Many people always wonder what exactly is the difference between Universal Life versus Term plans. This is mainly due to a big difference between the premiums payable for both plans. Take for instance, a client who is 50 years old. Premium for a 1 Million USD coverage will cost a one time premium of USD 300K. In a term plan, it will cost the client about USD 10,500 per annum and the client will have to continue paying the premium till age 99 when the coverage ceases.
In this situation, client will be paying a total of $10,500 x 49 = $514,500 versus a upfront one time premium of $300k for a Universal Life plan.
The main differences between the 2 plans are clearly illustrated in the table below.
|Universal Life||Term Plan|
|Premium Outlay||Single Premium||Paid Yearly till coverage ceases|
|Guaranteed Interest||From 2%||NA|
|Maximum Coverage Term||Lifetime||Till Age 99|
All figures quoted are indicative and do not represent quotations from any company.

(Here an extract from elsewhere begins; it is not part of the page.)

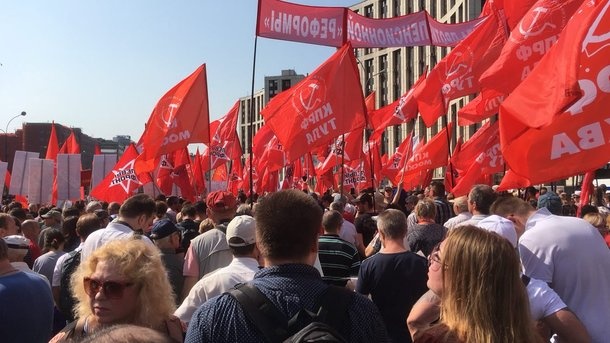 Пенсионная реформа в России: люди вышли на массовые протесты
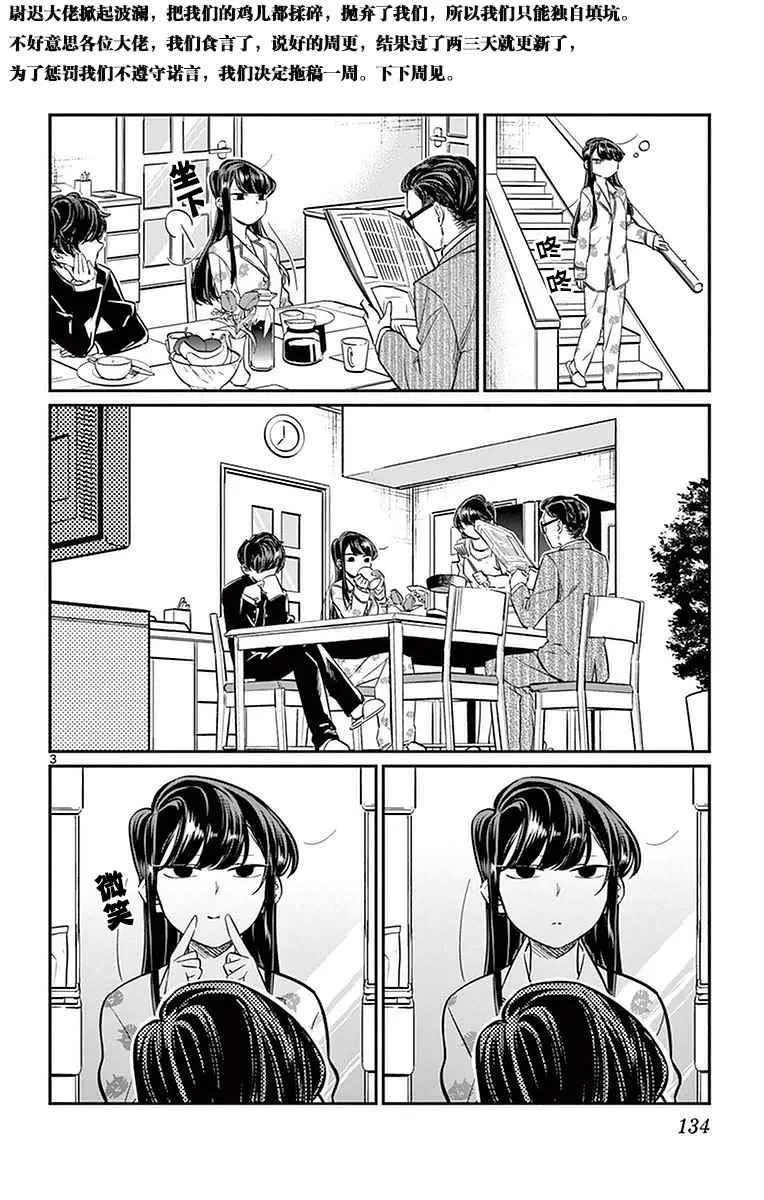 第15话 上学 第2页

In summary, it largely depends on the client’s financial situation and age to determine which is the more appropriate plan. Total premiums outlay will be higher for term plans usually and clients do not get to enjoy any investment benefits along the way. Clients usually prefer Universal Life plans as they are not certain how long, they require the coverage. They also like the flexibility since they are able to retrieve their capital amount paid along the years and use that for their retirement.